Back when I first started investing in real estate I had heard about this game, but the $200 price tag seemed pretty steep for a “game.” I ended up getting a copy for “free” after signing up for advanced training through the Rich Dad Coaching company (see Rich Dad Poor Dad/Wealth Intelligence Academy Bootcamp Review). Below is my review and experience with the game after playing it ~30 times.
# Players: 2-6
Time Required: 1/2 Hour – 4 Hours
Objective #1: Get Out of the Rat Race
- Each player starts out in the “Rat Race,” a small wheel. You will continue on this wheel until your passive income (money gained by not directly working) exceeds your expenses (how much it costs you to live).

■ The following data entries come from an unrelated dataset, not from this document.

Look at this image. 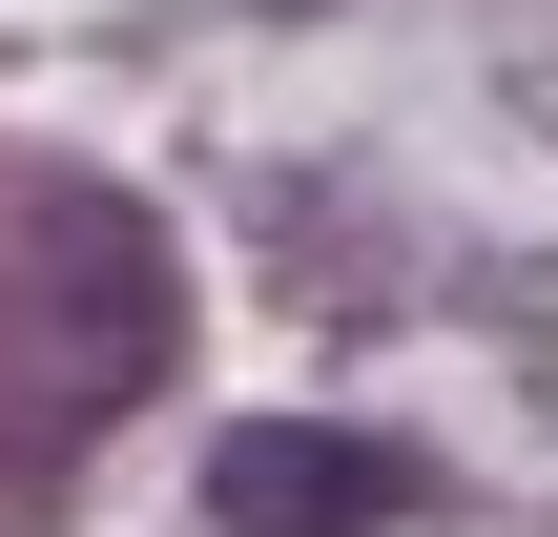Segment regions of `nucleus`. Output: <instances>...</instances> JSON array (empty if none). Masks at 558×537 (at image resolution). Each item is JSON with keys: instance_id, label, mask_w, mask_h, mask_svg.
I'll use <instances>...</instances> for the list:
<instances>
[{"instance_id": "f257e3e1", "label": "nucleus", "mask_w": 558, "mask_h": 537, "mask_svg": "<svg viewBox=\"0 0 558 537\" xmlns=\"http://www.w3.org/2000/svg\"><path fill=\"white\" fill-rule=\"evenodd\" d=\"M166 352H186V269H166V228H145L124 186H41V207L0 228V476L41 497Z\"/></svg>"}, {"instance_id": "f03ea898", "label": "nucleus", "mask_w": 558, "mask_h": 537, "mask_svg": "<svg viewBox=\"0 0 558 537\" xmlns=\"http://www.w3.org/2000/svg\"><path fill=\"white\" fill-rule=\"evenodd\" d=\"M207 517L228 537H393V517H435V455L414 435H331V414H248L207 455Z\"/></svg>"}]
</instances>
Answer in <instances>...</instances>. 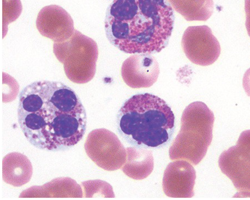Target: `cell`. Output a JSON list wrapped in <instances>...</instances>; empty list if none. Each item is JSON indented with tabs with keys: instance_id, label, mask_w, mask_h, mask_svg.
Here are the masks:
<instances>
[{
	"instance_id": "1",
	"label": "cell",
	"mask_w": 250,
	"mask_h": 200,
	"mask_svg": "<svg viewBox=\"0 0 250 200\" xmlns=\"http://www.w3.org/2000/svg\"><path fill=\"white\" fill-rule=\"evenodd\" d=\"M18 114L25 137L41 150H69L86 133V110L73 89L62 82L27 85L20 93Z\"/></svg>"
},
{
	"instance_id": "2",
	"label": "cell",
	"mask_w": 250,
	"mask_h": 200,
	"mask_svg": "<svg viewBox=\"0 0 250 200\" xmlns=\"http://www.w3.org/2000/svg\"><path fill=\"white\" fill-rule=\"evenodd\" d=\"M174 20L167 0H113L104 30L110 44L123 52L155 54L167 46Z\"/></svg>"
},
{
	"instance_id": "3",
	"label": "cell",
	"mask_w": 250,
	"mask_h": 200,
	"mask_svg": "<svg viewBox=\"0 0 250 200\" xmlns=\"http://www.w3.org/2000/svg\"><path fill=\"white\" fill-rule=\"evenodd\" d=\"M175 117L166 101L146 93L130 97L117 114L118 133L135 147L161 148L172 139Z\"/></svg>"
},
{
	"instance_id": "4",
	"label": "cell",
	"mask_w": 250,
	"mask_h": 200,
	"mask_svg": "<svg viewBox=\"0 0 250 200\" xmlns=\"http://www.w3.org/2000/svg\"><path fill=\"white\" fill-rule=\"evenodd\" d=\"M214 120L213 112L205 103L189 104L182 113L181 130L169 149V158L194 165L200 163L212 142Z\"/></svg>"
},
{
	"instance_id": "5",
	"label": "cell",
	"mask_w": 250,
	"mask_h": 200,
	"mask_svg": "<svg viewBox=\"0 0 250 200\" xmlns=\"http://www.w3.org/2000/svg\"><path fill=\"white\" fill-rule=\"evenodd\" d=\"M53 52L71 82L83 84L94 78L99 48L92 38L75 29L69 40L54 43Z\"/></svg>"
},
{
	"instance_id": "6",
	"label": "cell",
	"mask_w": 250,
	"mask_h": 200,
	"mask_svg": "<svg viewBox=\"0 0 250 200\" xmlns=\"http://www.w3.org/2000/svg\"><path fill=\"white\" fill-rule=\"evenodd\" d=\"M218 164L238 191L235 197L250 198V130L243 132L236 145L222 153Z\"/></svg>"
},
{
	"instance_id": "7",
	"label": "cell",
	"mask_w": 250,
	"mask_h": 200,
	"mask_svg": "<svg viewBox=\"0 0 250 200\" xmlns=\"http://www.w3.org/2000/svg\"><path fill=\"white\" fill-rule=\"evenodd\" d=\"M87 155L100 168L115 171L125 163L126 150L116 134L108 130H93L84 143Z\"/></svg>"
},
{
	"instance_id": "8",
	"label": "cell",
	"mask_w": 250,
	"mask_h": 200,
	"mask_svg": "<svg viewBox=\"0 0 250 200\" xmlns=\"http://www.w3.org/2000/svg\"><path fill=\"white\" fill-rule=\"evenodd\" d=\"M181 45L186 56L195 65H213L220 56L219 42L207 25L190 26L182 36Z\"/></svg>"
},
{
	"instance_id": "9",
	"label": "cell",
	"mask_w": 250,
	"mask_h": 200,
	"mask_svg": "<svg viewBox=\"0 0 250 200\" xmlns=\"http://www.w3.org/2000/svg\"><path fill=\"white\" fill-rule=\"evenodd\" d=\"M159 66L155 58L148 54L131 55L123 63L121 75L131 88L151 87L159 78Z\"/></svg>"
},
{
	"instance_id": "10",
	"label": "cell",
	"mask_w": 250,
	"mask_h": 200,
	"mask_svg": "<svg viewBox=\"0 0 250 200\" xmlns=\"http://www.w3.org/2000/svg\"><path fill=\"white\" fill-rule=\"evenodd\" d=\"M36 26L41 35L54 43L69 40L75 31L74 21L69 13L58 5L42 8L37 16Z\"/></svg>"
},
{
	"instance_id": "11",
	"label": "cell",
	"mask_w": 250,
	"mask_h": 200,
	"mask_svg": "<svg viewBox=\"0 0 250 200\" xmlns=\"http://www.w3.org/2000/svg\"><path fill=\"white\" fill-rule=\"evenodd\" d=\"M196 179V172L188 161H173L165 170L164 192L169 198H192Z\"/></svg>"
},
{
	"instance_id": "12",
	"label": "cell",
	"mask_w": 250,
	"mask_h": 200,
	"mask_svg": "<svg viewBox=\"0 0 250 200\" xmlns=\"http://www.w3.org/2000/svg\"><path fill=\"white\" fill-rule=\"evenodd\" d=\"M21 198H82V187L69 178H59L43 186H35L23 191Z\"/></svg>"
},
{
	"instance_id": "13",
	"label": "cell",
	"mask_w": 250,
	"mask_h": 200,
	"mask_svg": "<svg viewBox=\"0 0 250 200\" xmlns=\"http://www.w3.org/2000/svg\"><path fill=\"white\" fill-rule=\"evenodd\" d=\"M33 167L30 160L22 153L12 152L2 160V178L7 184L20 187L31 180Z\"/></svg>"
},
{
	"instance_id": "14",
	"label": "cell",
	"mask_w": 250,
	"mask_h": 200,
	"mask_svg": "<svg viewBox=\"0 0 250 200\" xmlns=\"http://www.w3.org/2000/svg\"><path fill=\"white\" fill-rule=\"evenodd\" d=\"M126 160L122 170L130 178L134 180H143L149 177L154 167L152 153L147 148L128 147L126 148Z\"/></svg>"
},
{
	"instance_id": "15",
	"label": "cell",
	"mask_w": 250,
	"mask_h": 200,
	"mask_svg": "<svg viewBox=\"0 0 250 200\" xmlns=\"http://www.w3.org/2000/svg\"><path fill=\"white\" fill-rule=\"evenodd\" d=\"M175 11L188 21H206L214 11L213 0H167Z\"/></svg>"
},
{
	"instance_id": "16",
	"label": "cell",
	"mask_w": 250,
	"mask_h": 200,
	"mask_svg": "<svg viewBox=\"0 0 250 200\" xmlns=\"http://www.w3.org/2000/svg\"><path fill=\"white\" fill-rule=\"evenodd\" d=\"M85 198H93V195L100 194L104 198H115L114 193L108 192L113 191L112 186L108 183L101 180L88 181L82 183Z\"/></svg>"
},
{
	"instance_id": "17",
	"label": "cell",
	"mask_w": 250,
	"mask_h": 200,
	"mask_svg": "<svg viewBox=\"0 0 250 200\" xmlns=\"http://www.w3.org/2000/svg\"><path fill=\"white\" fill-rule=\"evenodd\" d=\"M4 20L7 23L13 22L18 19L22 12V6L20 0H3Z\"/></svg>"
},
{
	"instance_id": "18",
	"label": "cell",
	"mask_w": 250,
	"mask_h": 200,
	"mask_svg": "<svg viewBox=\"0 0 250 200\" xmlns=\"http://www.w3.org/2000/svg\"><path fill=\"white\" fill-rule=\"evenodd\" d=\"M245 11L247 20H246V28L248 35L250 37V0H245Z\"/></svg>"
},
{
	"instance_id": "19",
	"label": "cell",
	"mask_w": 250,
	"mask_h": 200,
	"mask_svg": "<svg viewBox=\"0 0 250 200\" xmlns=\"http://www.w3.org/2000/svg\"><path fill=\"white\" fill-rule=\"evenodd\" d=\"M243 84L246 93L250 97V68L245 72Z\"/></svg>"
}]
</instances>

- Each player will randomly draw a profession card. Professions include: Teacher, Engineer, Mechanic, Business Manager, Secretary, Lawyer, Nurse, Janitor, Police Officer, Airline Pilot, Truck Driver and Doctor (MD).
- Once each player chooses a profession, they will transfer their information (income, expenses, assets and liabilities) to their income statement.

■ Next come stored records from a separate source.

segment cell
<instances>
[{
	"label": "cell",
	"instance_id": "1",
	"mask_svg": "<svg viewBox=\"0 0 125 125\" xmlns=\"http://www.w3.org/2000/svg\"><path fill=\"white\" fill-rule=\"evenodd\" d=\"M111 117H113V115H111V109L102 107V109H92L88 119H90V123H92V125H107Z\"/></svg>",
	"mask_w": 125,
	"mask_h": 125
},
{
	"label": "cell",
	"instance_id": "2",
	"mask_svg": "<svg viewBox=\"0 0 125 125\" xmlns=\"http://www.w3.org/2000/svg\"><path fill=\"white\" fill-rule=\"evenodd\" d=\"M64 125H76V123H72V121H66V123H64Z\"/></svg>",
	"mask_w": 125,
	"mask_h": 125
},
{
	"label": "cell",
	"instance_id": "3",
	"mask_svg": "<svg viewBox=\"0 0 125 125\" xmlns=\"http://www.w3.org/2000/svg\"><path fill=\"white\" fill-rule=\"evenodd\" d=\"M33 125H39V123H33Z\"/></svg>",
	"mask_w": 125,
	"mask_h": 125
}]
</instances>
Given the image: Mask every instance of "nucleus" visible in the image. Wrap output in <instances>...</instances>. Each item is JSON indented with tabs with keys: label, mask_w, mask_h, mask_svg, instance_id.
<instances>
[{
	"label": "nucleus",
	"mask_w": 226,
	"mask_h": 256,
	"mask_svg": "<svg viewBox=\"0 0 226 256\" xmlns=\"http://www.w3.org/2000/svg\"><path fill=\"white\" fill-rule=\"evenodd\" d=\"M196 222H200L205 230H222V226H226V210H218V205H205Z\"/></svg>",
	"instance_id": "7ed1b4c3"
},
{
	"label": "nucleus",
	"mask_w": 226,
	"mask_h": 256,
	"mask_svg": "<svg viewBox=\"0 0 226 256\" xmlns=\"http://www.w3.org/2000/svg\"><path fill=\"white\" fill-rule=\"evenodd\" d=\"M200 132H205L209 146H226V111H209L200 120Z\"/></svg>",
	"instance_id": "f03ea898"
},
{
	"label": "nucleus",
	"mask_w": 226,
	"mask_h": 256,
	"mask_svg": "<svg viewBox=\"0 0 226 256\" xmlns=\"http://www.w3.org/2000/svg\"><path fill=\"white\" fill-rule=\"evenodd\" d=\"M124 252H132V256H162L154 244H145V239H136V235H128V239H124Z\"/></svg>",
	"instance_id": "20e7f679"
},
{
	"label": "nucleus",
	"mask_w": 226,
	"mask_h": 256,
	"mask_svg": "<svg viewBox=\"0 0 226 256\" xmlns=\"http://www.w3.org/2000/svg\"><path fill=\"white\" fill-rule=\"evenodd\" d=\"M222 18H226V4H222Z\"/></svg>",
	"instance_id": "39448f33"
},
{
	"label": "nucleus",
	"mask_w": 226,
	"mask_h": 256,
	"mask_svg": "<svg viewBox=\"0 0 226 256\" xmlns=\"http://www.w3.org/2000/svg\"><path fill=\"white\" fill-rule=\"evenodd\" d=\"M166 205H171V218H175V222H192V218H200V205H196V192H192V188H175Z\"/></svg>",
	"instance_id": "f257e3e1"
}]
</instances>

- As each player takes their turn, they will land on one of the following tiles: Opportunity, Doodads, Charity, Pay Check, The Market, Baby or Downsized.

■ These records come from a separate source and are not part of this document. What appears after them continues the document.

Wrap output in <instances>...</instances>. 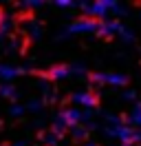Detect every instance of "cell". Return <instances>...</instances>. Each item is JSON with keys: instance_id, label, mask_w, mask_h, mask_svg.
Here are the masks:
<instances>
[{"instance_id": "1", "label": "cell", "mask_w": 141, "mask_h": 146, "mask_svg": "<svg viewBox=\"0 0 141 146\" xmlns=\"http://www.w3.org/2000/svg\"><path fill=\"white\" fill-rule=\"evenodd\" d=\"M33 18H35L33 9H24V11H20V13H16V22H26V20H33Z\"/></svg>"}]
</instances>
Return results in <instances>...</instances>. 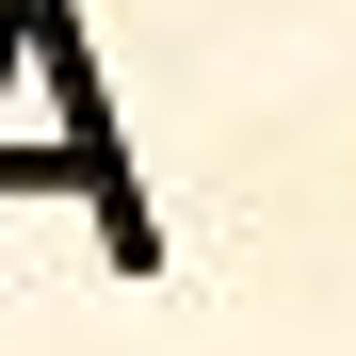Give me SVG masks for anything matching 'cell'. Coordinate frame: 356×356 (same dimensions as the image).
Wrapping results in <instances>:
<instances>
[{
	"instance_id": "1",
	"label": "cell",
	"mask_w": 356,
	"mask_h": 356,
	"mask_svg": "<svg viewBox=\"0 0 356 356\" xmlns=\"http://www.w3.org/2000/svg\"><path fill=\"white\" fill-rule=\"evenodd\" d=\"M0 195H81L113 275H162V211H146V162L81 49V0H0Z\"/></svg>"
}]
</instances>
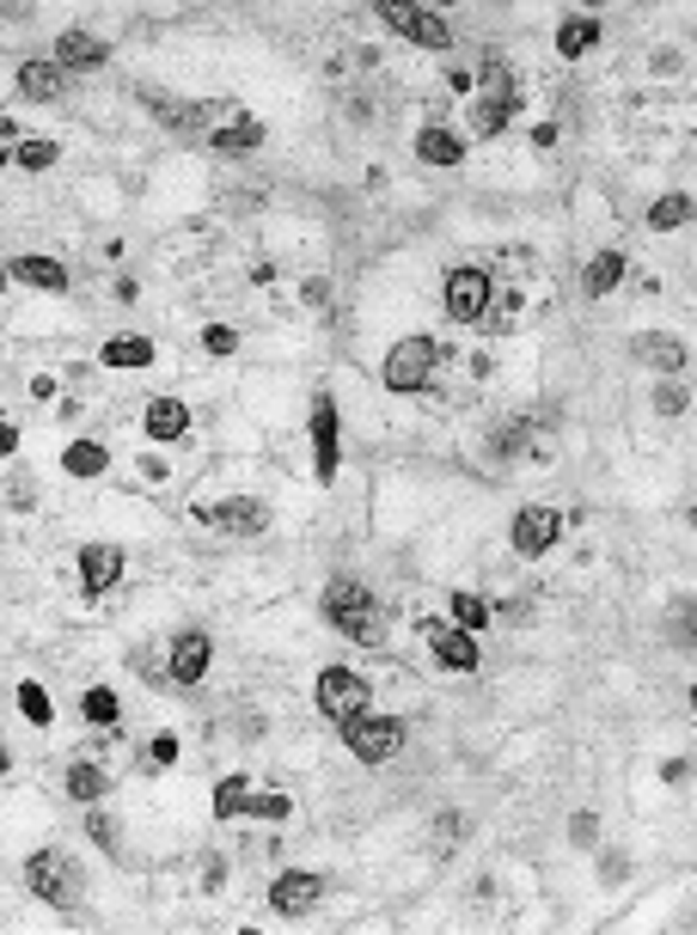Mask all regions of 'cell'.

- With each turn, you will have the opportunity to make decisions and each decision will impact your income statement. With each decision, you will update your financial statement and your neighbor will “audit” it to ensure that it is correct.
Objective #2: Achieve Your Dream
- Once you build up your passive income more than your expenses, you get “out of the rat case” and onto the “fast track,” which is a larger board.
- With each turn, you will have the opportunity to increase your passive income and land on your dream. The first person to either land on their dream or achieve $50,000 in passive income is the winner.
I am personally a huge fan of Cashflow 101. You can purchase the game for ~$80 today on Amazon as compared to $200 when I first got it.
I think people’s expectations have a lot to do with whether they will like the game or not. You will not play this game a few times and suddenly be a real estate millionaire. To me, the benefits of this game are the following:
- An introduction to personal finance. Many people have never filled out a personal financial statement. This game will show you how to fill out one.
- Learning a different meaning of Asset/Liability. Traditionally an asset is anything of value and a liability is what you owe. Rober Kiyosaki adjusted this and said anything that bring you money is an asset while anything that takes your money is a liability. This means even though the bank may see your house as an asset, Robert sees it as a liability because the associated mortgage costs you money each month. I think this is an important lesson for people to learn.
- You can win the game as a janitor or a doctor, so you realize that you can be successful regardless of your current job. Obviously your path and time-frame may vary.
- My personal favorite: You can vicariously learn the impact of your decisions in a safe setting. There is a lot to learn before actually investing in real estate (or anything for that matter) and mistakes can be costly. With this game, you can try different strategies each time you play and see the impact. Obviously these strategies may only loosely apply to the real world, but you can learn how to problem solve, make decisions and see the impact.
I am a huge fan of the Rich Dad Poor Dad book. It completely changed the way that I look at money and investing. I was not a big fan of the training, but I am a huge fan of the game. I think it teaches valuable lessons in a safe setting. I have used the lessons that I have learned in the game to guide my real life investing. I started small, purchasing a single duplex. I followed this strategy for a while to build cashflow. As a result, I have now started moving up to larger investments (we recently purchased a 4-plex). I also expanded outside of just real estate and started a small business. These were all basic strategies that I developed and perfected while playing the game.
You will learn basic financial analysis, but there is a lot more specific information that you will need before you dive into real estate investing. For more details into financial analysis for real estate, I would recommend What Every Real Estate Investor Needs to Know About Cash Flow… And 36 Other Key Financial Measures by Frank Gallinelli.